I’m sure few people would disagree that dystopian is huge right now. And it’s not just the Hunger Games trilogy that is drawing readers to this genre. But why do people like reading dystopian? What’s the appeal?
For those of you that do not know what dystopian books are all about, here’s a quick primer. Basically, dystopian fiction depict dystopian society (the opposite of a utopia). These books often have elements of science fiction and usually also fall into the parameters of speculative fiction. Some classics include Huxley’s Brave New World, or, one of my favorites, Orwell’s Nineteen Eighty-Four.
More recent dystopians include The Hunger Games, The Maze Runner, The Uglies, Matched, and XVI. For a list of additional dystopians, check out the Goodreads Dystopian List and the Dystopian Book Club list from the Teach 8 YA Book Blog.
I’m sure everyone has their own reasons for why they love dystopian fiction. For me, I have several. While it comes off sounding a bit glass half-empty, seeing how much worse life could get actually makes me feel more optimistic and hopeful. If things could always get worse, maybe any troubles in my life aren’t as bad as I think.
Then there is the sci-fi element. I enjoy sci-fi, but only when it doesn’t go too far. Most of the dystopians I enjoy, and the ones I’m currently writing, have elements of sci-fi but they keep them vague. They give just enough. I like to refer to this as casual sci-fi.

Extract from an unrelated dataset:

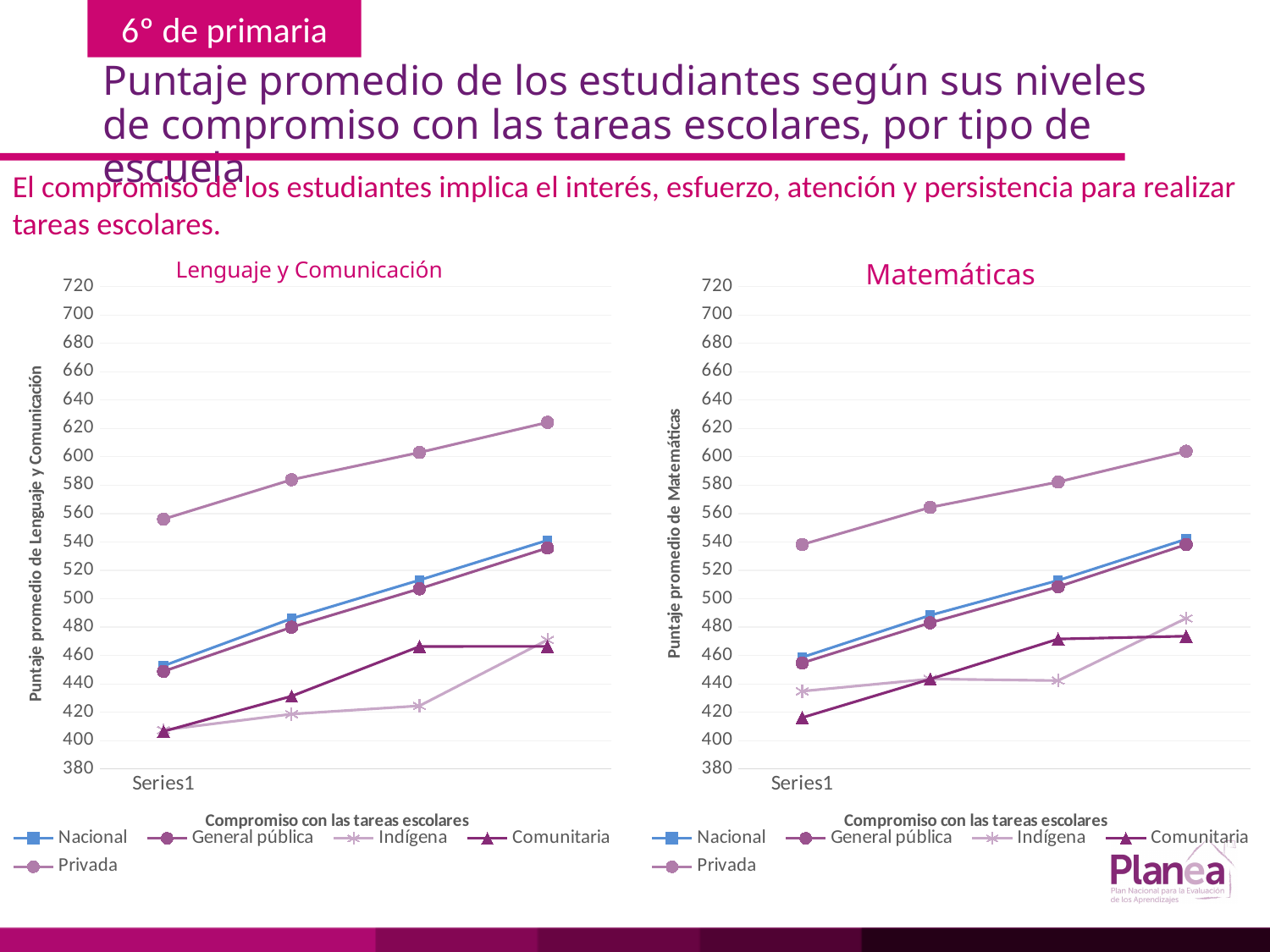
How many points does each series have in the Matemáticas chart? 4 In the Matemáticas chart, which series has the highest values across all points? Privada In the Matemáticas chart, at the first point, which is larger: Indígena or Comunitaria? Indígena In the Lenguaje y Comunicación chart, is the last value for Privada greater or less than 600? greater In the Lenguaje y Comunicación chart, which series has the highest values across all points? Privada In the Lenguaje y Comunicación chart, do the values for Nacional rise or fall along the x axis? rise What is the x-axis title of the Lenguaje y Comunicación chart? Compromiso con las tareas escolares In the Lenguaje y Comunicación chart, at the last point, which is larger: Privada or Nacional? Privada How many series does the legend of the Matemáticas chart list? 5 In the Matemáticas chart, is the first value for Comunitaria greater or less than 420? less In the Matemáticas chart, which series has the lowest value at the first point? Comunitaria What kind of chart is the Lenguaje y Comunicación chart? line chart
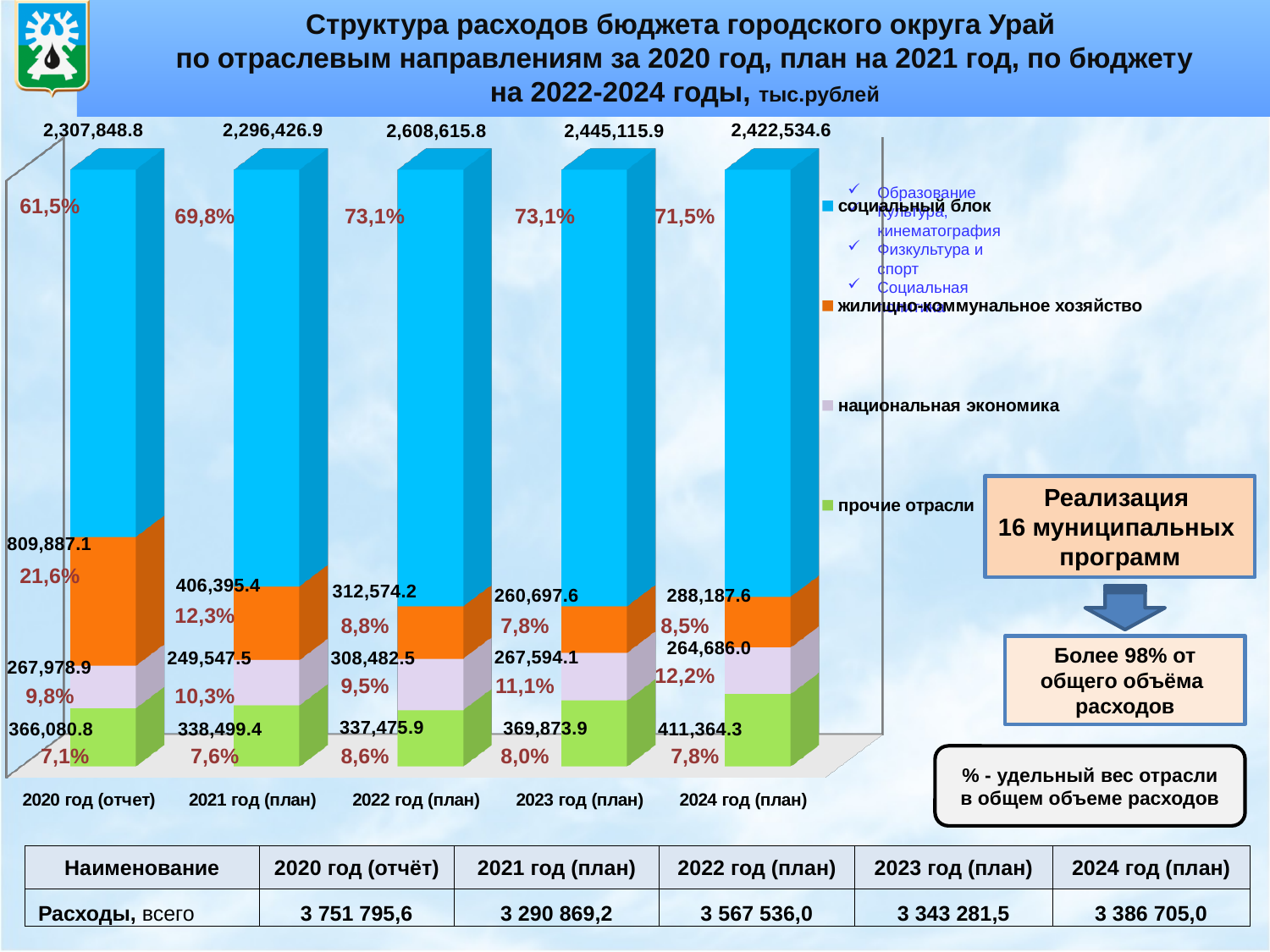
What is the value of социальный блок for 2022 год (план)? 2,608,615.8 In which year is the value of жилищно-коммунальное хозяйство the lowest? 2023 год (план) Which is larger: the прочие отрасли value for 2024 год (план) or for 2021 год (план)? 2024 год (план) How many series does the chart legend list? 4 What is the value of национальная экономика for 2021 год (план)? 249,547.5 What share of expenditures does жилищно-коммунальное хозяйство have in 2020 год (отчет)? 21,6% What is the difference between the жилищно-коммунальное хозяйство values for 2020 год (отчет) and 2021 год (план)? 403,491.7 How many years (categories) are shown on the x axis of the chart? 5 Does the share of социальный блок rise or fall from 2020 год (отчет) to 2022 год (план)? Rises What is the value of прочие отрасли for 2024 год (план)? 411,364.3 In which year is the value of социальный блок the highest? 2022 год (план) What kind of chart is shown on the slide? Stacked bar chart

And then there is the alternate history or the possible future, which I think of as reverse history. In my 9-5 life, I think a lot about history. I’m a trained archaeologist, after all. Most of the successful dystopians I’ve read have a good grasp on history and sociology. They ask what-if and then take it to the next level, exploring what could actually happen were the what if to come to fruition. The realism behind most dystopians is extremely appealing.
To me, dystopians are the ultimate sociological experiment. But the writers also tell good stories full of all of the plot elements we have come to expect from any good book, regardless of genre. So if you like a good story but also enjoy those make-you-think moments that dystopians are so good at inducing, then dystopian fiction may be for you.
If you haven’t read a dystopian novel, go ahead and give one a shot. The worst that could happen is that you end up not liking it. Or you could discover an entire genre you never knew you loved.
If you already are a dsytopian fan, why do you like them? What’s your favorite dystopian novel?